* [TASK TO CARRY OUT]: Go through the listing and write out each line exactly.
Segment Start: DATASET EXCERPTS
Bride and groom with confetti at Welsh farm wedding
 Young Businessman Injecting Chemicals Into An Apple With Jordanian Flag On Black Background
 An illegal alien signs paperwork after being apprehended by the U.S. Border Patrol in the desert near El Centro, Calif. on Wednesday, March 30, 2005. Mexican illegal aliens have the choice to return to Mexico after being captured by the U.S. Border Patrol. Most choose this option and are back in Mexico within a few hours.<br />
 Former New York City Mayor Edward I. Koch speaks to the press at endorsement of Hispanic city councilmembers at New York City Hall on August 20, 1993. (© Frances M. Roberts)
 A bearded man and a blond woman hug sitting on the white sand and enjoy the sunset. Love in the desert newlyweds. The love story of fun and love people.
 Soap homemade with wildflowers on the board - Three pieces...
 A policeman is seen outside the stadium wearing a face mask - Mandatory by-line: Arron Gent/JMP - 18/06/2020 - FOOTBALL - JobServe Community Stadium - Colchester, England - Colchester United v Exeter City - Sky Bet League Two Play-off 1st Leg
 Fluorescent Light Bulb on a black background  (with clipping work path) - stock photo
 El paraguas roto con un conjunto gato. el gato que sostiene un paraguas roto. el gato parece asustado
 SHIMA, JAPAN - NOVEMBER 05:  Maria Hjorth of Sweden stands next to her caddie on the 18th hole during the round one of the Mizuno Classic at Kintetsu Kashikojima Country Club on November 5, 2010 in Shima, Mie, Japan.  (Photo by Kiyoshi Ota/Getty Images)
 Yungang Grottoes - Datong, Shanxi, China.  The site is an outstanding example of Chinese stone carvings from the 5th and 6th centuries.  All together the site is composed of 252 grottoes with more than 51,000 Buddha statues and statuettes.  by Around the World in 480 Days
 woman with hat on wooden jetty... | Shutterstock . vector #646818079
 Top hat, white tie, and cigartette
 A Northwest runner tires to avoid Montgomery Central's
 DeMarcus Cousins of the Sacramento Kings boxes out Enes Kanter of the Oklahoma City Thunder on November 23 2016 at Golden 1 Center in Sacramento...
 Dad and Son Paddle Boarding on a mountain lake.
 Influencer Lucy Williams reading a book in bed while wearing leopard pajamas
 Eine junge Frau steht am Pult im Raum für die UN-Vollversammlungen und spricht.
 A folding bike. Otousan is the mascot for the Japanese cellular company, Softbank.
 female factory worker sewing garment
Segment End: DATASET EXCERPTS
* [FINISHED TASK]:
Bride and groom with confetti at Welsh farm wedding
 Young Businessman Injecting Chemicals Into An Apple With Jordanian Flag On Black Background
 An illegal alien signs paperwork after being apprehended by the U.S. Border Patrol in the desert near El Centro, Calif. on Wednesday, March 30, 2005. Mexican illegal aliens have the choice to return to Mexico after being captured by the U.S. Border Patrol. Most choose this option and are back in Mexico within a few hours.<br />
 Former New York City Mayor Edward I. Koch speaks to the press at endorsement of Hispanic city councilmembers at New York City Hall on August 20, 1993. (© Frances M. Roberts)
 A bearded man and a blond woman hug sitting on the white sand and enjoy the sunset. Love in the desert newlyweds. The love story of fun and love people.
 Soap homemade with wildflowers on the board - Three pieces...
 A policeman is seen outside the stadium wearing a face mask - Mandatory by-line: Arron Gent/JMP - 18/06/2020 - FOOTBALL - JobServe Community Stadium - Colchester, England - Colchester United v Exeter City - Sky Bet League Two Play-off 1st Leg
 Fluorescent Light Bulb on a black background  (with clipping work path) - stock photo
 El paraguas roto con un conjunto gato. el gato que sostiene un paraguas roto. el gato parece asustado
 SHIMA, JAPAN - NOVEMBER 05:  Maria Hjorth of Sweden stands next to her caddie on the 18th hole during the round one of the Mizuno Classic at Kintetsu Kashikojima Country Club on November 5, 2010 in Shima, Mie, Japan.  (Photo by Kiyoshi Ota/Getty Images)
 Yungang Grottoes - Datong, Shanxi, China.  The site is an outstanding example of Chinese stone carvings from the 5th and 6th centuries.  All together the site is composed of 252 grottoes with more than 51,000 Buddha statues and statuettes.  by Around the World in 480 Days
 woman with hat on wooden jetty... | Shutterstock . vector #646818079
 Top hat, white tie, and cigartette
 A Northwest runner tires to avoid Montgomery Central's
 DeMarcus Cousins of the Sacramento Kings boxes out Enes Kanter of the Oklahoma City Thunder on November 23 2016 at Golden 1 Center in Sacramento...
 Dad and Son Paddle Boarding on a mountain lake.
 Influencer Lucy Williams reading a book in bed while wearing leopard pajamas
 Eine junge Frau steht am Pult im Raum für die UN-Vollversammlungen und spricht.
 A folding bike. Otousan is the mascot for the Japanese cellular company, Softbank.
 female factory worker sewing garment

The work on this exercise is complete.